Ces travaux, réalisés par des chercheurs d'Exeter (Royaume-Uni), montrent que les ravageurs de tous types (insectes, champignons, bactéries, virus, etc.) progressent de près de 3 km par an en direction des pôles.

 

L'étude montre aussi qu'il existe un lien fort entre la hausse globale des températures au cours des 50 dernières années et l'implantation accrue des ravageurs.

 

Sachant qu'entre 10 et 16% des cultures mondiales sont déjà perdues à cause de l'action de parasites, les auteurs estiment que la sécurité alimentaire mondiale pourrait à terme être menacée par une dissémination encore plus importante.

 

Selon Dan Bebber de l'Université d'Exeter, "si les ravageurs continuent de se développer en direction des pôles alors que la Terre se réchauffe, les effets combinés d'une population mondiale en augmentation et de pertes de cultures de plus en plus importantes menaceront sérieusement la sécurité alimentaire mondiale".

 

Pour sa collègue, Sarah Gurr, également de l'Université d'Exeter, "des efforts plus grands sont nécessaires pour surveiller la dissémination des ravageurs et pour contrôler leur mouvement d'une région à l'autre si nous voulons stopper leur destruction continue des cultures dans un contexte de changement climatique".

 

Pour cette étude, les chercheurs ont étudié la progression de 612 ravageurs au cours des 50 dernières années.

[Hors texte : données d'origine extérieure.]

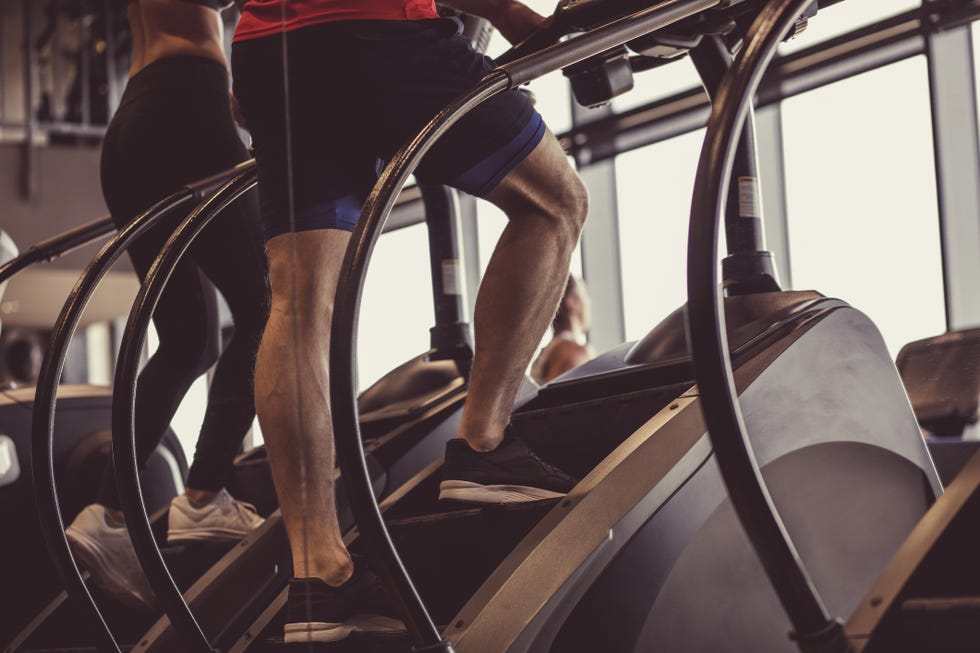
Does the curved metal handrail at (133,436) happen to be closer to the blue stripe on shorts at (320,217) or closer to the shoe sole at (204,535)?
the blue stripe on shorts at (320,217)

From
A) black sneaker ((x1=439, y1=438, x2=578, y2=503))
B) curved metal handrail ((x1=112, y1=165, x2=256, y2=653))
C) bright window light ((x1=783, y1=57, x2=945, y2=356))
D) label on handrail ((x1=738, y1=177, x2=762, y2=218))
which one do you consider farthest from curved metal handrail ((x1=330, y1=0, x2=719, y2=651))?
bright window light ((x1=783, y1=57, x2=945, y2=356))

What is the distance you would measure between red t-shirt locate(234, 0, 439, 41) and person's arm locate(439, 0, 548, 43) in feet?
0.79

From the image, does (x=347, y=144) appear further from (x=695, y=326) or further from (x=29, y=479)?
(x=29, y=479)

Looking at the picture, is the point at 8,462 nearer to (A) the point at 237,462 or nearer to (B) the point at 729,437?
(A) the point at 237,462

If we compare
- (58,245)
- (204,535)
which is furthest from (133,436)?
(58,245)

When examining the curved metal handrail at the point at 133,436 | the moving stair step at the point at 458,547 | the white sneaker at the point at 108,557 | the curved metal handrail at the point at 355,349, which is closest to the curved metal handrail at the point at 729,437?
the curved metal handrail at the point at 355,349

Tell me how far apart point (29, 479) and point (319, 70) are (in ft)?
6.09

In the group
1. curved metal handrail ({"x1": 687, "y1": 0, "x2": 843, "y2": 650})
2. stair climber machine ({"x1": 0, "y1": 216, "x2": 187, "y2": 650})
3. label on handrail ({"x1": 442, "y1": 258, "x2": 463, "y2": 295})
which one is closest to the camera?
curved metal handrail ({"x1": 687, "y1": 0, "x2": 843, "y2": 650})

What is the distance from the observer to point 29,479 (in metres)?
3.01

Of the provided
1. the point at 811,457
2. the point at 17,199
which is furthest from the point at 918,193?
the point at 17,199

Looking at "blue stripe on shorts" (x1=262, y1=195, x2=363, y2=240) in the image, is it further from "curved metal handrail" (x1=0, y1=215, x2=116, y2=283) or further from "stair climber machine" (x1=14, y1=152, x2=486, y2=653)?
"curved metal handrail" (x1=0, y1=215, x2=116, y2=283)

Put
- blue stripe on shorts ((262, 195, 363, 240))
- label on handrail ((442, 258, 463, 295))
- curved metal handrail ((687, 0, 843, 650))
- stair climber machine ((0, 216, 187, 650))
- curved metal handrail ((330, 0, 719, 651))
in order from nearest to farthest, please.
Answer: curved metal handrail ((687, 0, 843, 650)), curved metal handrail ((330, 0, 719, 651)), blue stripe on shorts ((262, 195, 363, 240)), stair climber machine ((0, 216, 187, 650)), label on handrail ((442, 258, 463, 295))

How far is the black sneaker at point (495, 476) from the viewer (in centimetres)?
179

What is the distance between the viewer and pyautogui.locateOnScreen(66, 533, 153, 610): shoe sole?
229 centimetres
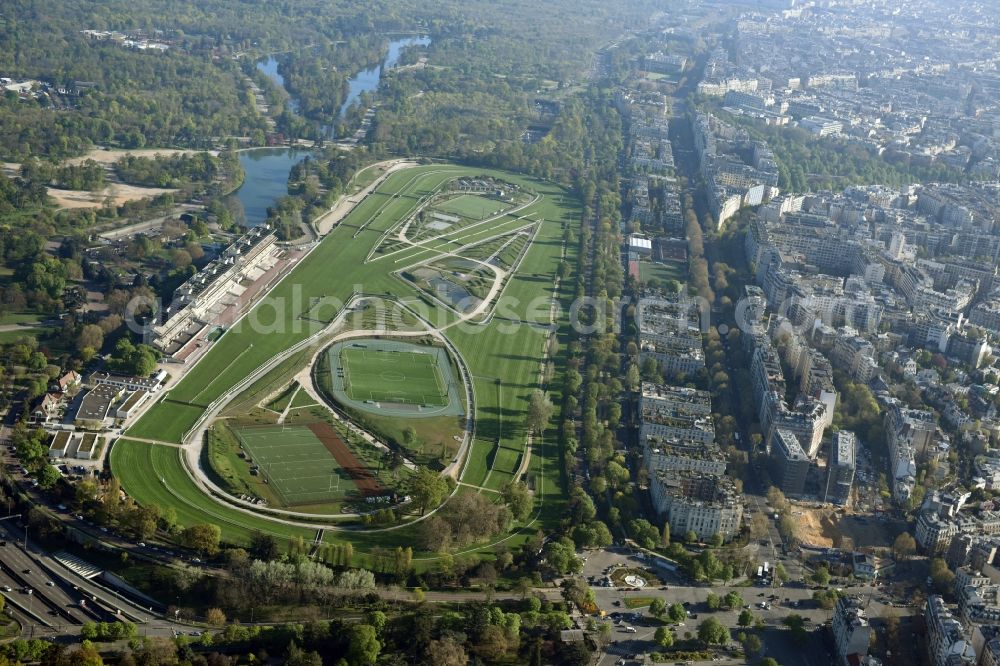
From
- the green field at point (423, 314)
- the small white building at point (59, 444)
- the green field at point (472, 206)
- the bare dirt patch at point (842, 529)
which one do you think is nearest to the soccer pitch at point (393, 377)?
the green field at point (423, 314)

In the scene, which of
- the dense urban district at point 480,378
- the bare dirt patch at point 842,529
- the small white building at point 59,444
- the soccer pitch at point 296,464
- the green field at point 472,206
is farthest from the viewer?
the green field at point 472,206

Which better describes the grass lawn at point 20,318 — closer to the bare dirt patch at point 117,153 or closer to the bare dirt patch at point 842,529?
the bare dirt patch at point 117,153

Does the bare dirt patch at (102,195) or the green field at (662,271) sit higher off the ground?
the bare dirt patch at (102,195)

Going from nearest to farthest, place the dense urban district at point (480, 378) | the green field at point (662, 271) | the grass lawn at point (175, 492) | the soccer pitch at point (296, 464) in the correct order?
the dense urban district at point (480, 378) < the grass lawn at point (175, 492) < the soccer pitch at point (296, 464) < the green field at point (662, 271)

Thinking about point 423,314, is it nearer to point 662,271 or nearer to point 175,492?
point 662,271

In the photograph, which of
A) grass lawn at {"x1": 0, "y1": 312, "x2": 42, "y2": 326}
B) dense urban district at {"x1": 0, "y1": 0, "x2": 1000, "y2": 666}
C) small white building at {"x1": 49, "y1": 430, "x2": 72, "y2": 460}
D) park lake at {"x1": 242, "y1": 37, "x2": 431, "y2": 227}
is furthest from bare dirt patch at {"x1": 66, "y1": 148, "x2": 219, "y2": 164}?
small white building at {"x1": 49, "y1": 430, "x2": 72, "y2": 460}

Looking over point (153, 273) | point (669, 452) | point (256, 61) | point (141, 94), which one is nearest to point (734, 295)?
point (669, 452)

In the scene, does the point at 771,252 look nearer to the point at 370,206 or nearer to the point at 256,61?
the point at 370,206

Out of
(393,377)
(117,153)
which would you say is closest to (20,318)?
(393,377)
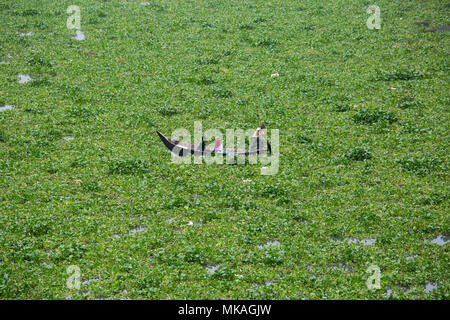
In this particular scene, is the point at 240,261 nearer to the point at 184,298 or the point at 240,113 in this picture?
the point at 184,298

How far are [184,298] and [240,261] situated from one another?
1916mm

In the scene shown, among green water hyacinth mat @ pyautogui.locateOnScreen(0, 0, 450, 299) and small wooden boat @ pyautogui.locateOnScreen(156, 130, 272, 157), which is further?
small wooden boat @ pyautogui.locateOnScreen(156, 130, 272, 157)

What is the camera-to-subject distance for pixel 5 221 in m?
13.5

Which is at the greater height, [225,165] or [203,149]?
[203,149]

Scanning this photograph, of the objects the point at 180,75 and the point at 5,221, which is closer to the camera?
the point at 5,221

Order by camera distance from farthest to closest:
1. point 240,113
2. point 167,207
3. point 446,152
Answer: point 240,113
point 446,152
point 167,207

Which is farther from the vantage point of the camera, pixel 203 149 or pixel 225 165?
pixel 203 149

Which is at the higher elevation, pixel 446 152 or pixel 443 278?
pixel 446 152

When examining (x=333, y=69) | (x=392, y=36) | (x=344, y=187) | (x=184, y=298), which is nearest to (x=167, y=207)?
(x=184, y=298)

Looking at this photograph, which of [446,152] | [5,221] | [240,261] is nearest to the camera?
[240,261]

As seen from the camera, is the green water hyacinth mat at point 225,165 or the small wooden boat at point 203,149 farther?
the small wooden boat at point 203,149

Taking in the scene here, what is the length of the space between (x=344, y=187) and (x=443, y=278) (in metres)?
4.50
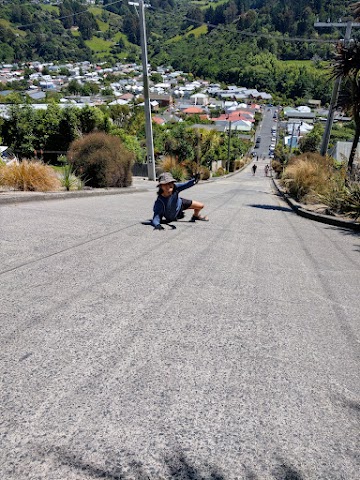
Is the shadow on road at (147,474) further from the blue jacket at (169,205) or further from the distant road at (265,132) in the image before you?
the distant road at (265,132)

Ils ont conclu que les mouvement des ravageurs vers le nord ou le sud, dans des régions qui étaient auparavant épargnées, vont de pair avec une hausse de températures, qui favorisent l'installation à une latitude nouvelle.

 

Par exemple, en Amérique du Nord, le dendroctone du pin ou "mountain pine beetle" s'est fortement développé à des latitudes plus élevées, détruisant de larges pans de la forêt américaine, surtout parce qu'il a pu résister à des hivers moins rigoureux.

 

Autre exemple, la pyriculariose du riz, un champignon désormais présent dans plus de 80 pays et qui a des conséquences dramatiques pour l'agriculture et les écosystèmes, a maintenant contaminé le blé. Au Brésil, les récoltes de blé sont fortement touchées par ce nouveau parasite.